Cesium is produced primarily from the Tanco mine, which holds 82% of the world's reserves.  Current world-wide demand is about 500,000 pounds per year and new applications in the chemical and oil industries are expected to further increase the demand many fold in the near future.  Prices have remained stable for the past few years at $1000/tonne for 24% cesium oxide concentrate.

Cesium forms alloys with the other alkali metals, as well as with gold, and amalgams with mercury.  At temperatures below 650 °C (1,202 °F), it alloys with cobalt, iron, molybdenum, nickel, platinum, tantalum or tungsten.  It forms well-defined inter-metallic compounds with antimony, gallium, indium and thorium, which are photosensitive.  It mixes with the other alkali metals (except with lithium), and the alloy with a molar distribution of 41% cesium, 47% potassium, and 12% sodium has the lowest melting point of any known metal alloy, at −78 °C (−108 °F). A few amalgams have been studied: CsHg2 is black with a purple metallic lustre, while CsHg is golden-coloured, also with a metallic lustre.

Occurrence

Cesium is a relatively rare element as it is estimated to average approximately 3 parts per million in the Earth’s crust. This makes it the 45th most abundant of all elements and the 36th of all the metals. Nevertheless, it is more abundant than such elements as antimony, cadmium, tin and tungsten, and two orders of magnitude more abundant than mercury or silver, but 30 times less abundant than rubidium—with which it is so closely chemically associated.
■ ■ ■ ■ ■
**Assigned task 1**
According to the cesium passage, which metals does cesium alloy with at temperatures below 650 °C?
**Assigned task 2**
Write the next part of the cesium passage, starting after its last sentence.
The listing that comes after the cesium passage isn't needed for anything here.

**Dataset extract**
■ ■ ■ ■ ■
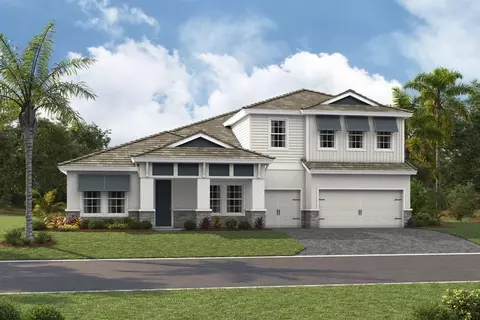 1850 Arching Br, Zephyrhills, FL 33541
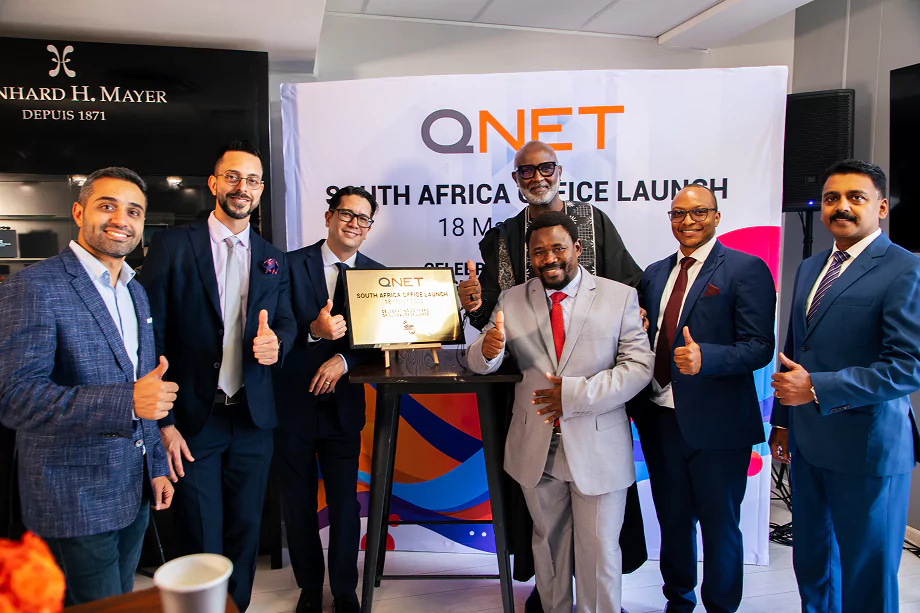 About Qnet 18 qnet south africa office opening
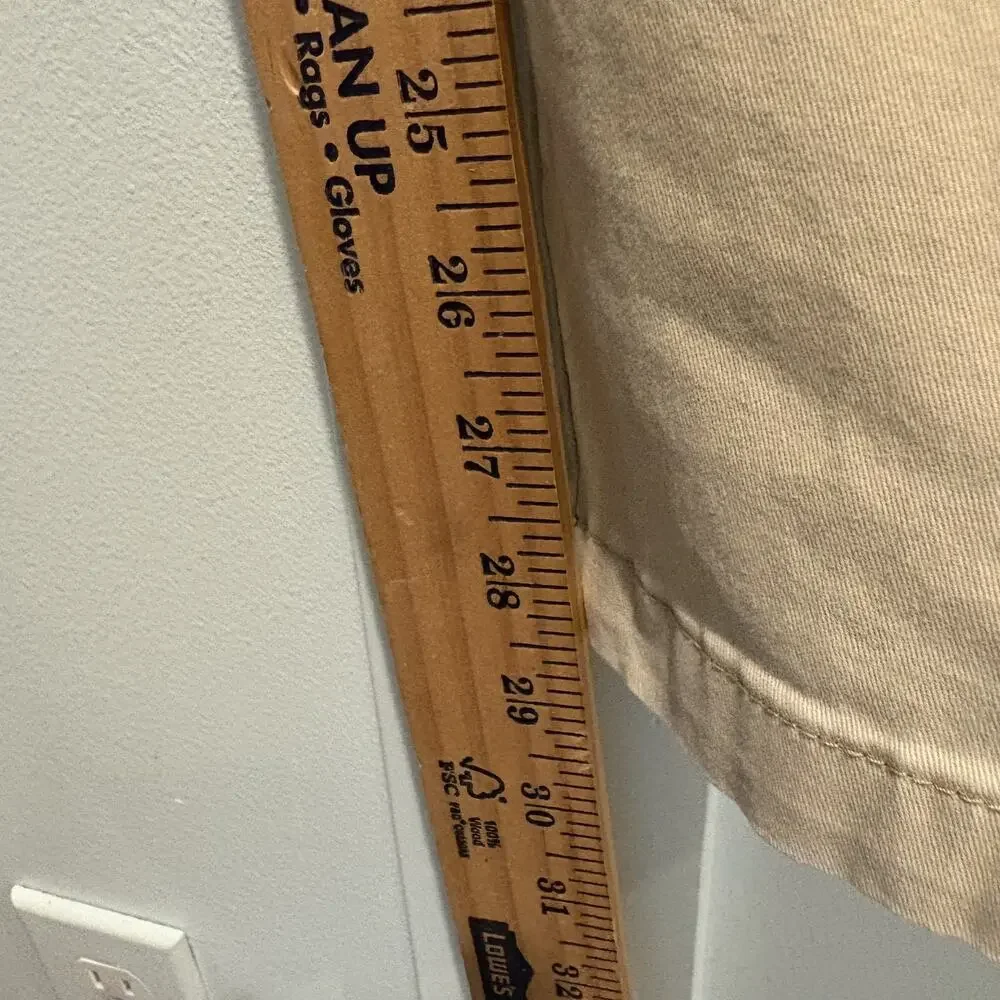 Izod cotton or waist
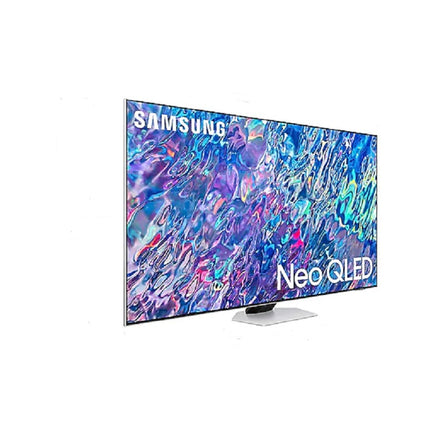 TV Samsung Neo QLED, Ultra HD, 4K Smart 55QN85B, HDR, 138 cm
■ ■ ■ ■ ■
**Task response 1**
Cobalt, iron, molybdenum, nickel, platinum, tantalum, and tungsten.

**Task response 2**
Applications

Petroleum exploration

The largest current end-use of caesium is in caesium formate-based drilling fluids for the extractive oil industry. Aqueous solutions of caesium formate (HCOO-Cs+)—made by reacting caesium hydroxide with formic acid—were developed in the mid-1990s for use as oil well drilling and completion fluids. The function of caesium formate as a drilling fluid is to lubricate drill bits, to bring rock cuttings to the surface, and to maintain pressure on the formation during drilling of the well; as completion fluid (which refers to the emplacement of control hardware after drilling but prior to production) is to maintain the pressure.

Atomic clocks

Caesium-based atomic clocks observe electromagnetic transitions in the hyperfine structure of caesium-133 atoms and use it as a reference point. The first accurate caesium clock was built by Louis Essen in 1955 at the National Physical Laboratory in the UK. Since then, they have been improved repeatedly over the past half-century, and form the basis for standards-compliant time and frequency measurements. These clocks measure frequency with an accuracy of 2 to 3 parts in 1014, which would correspond to a time measurement accuracy of 2 nanoseconds per day, or one second in 1.4 million years.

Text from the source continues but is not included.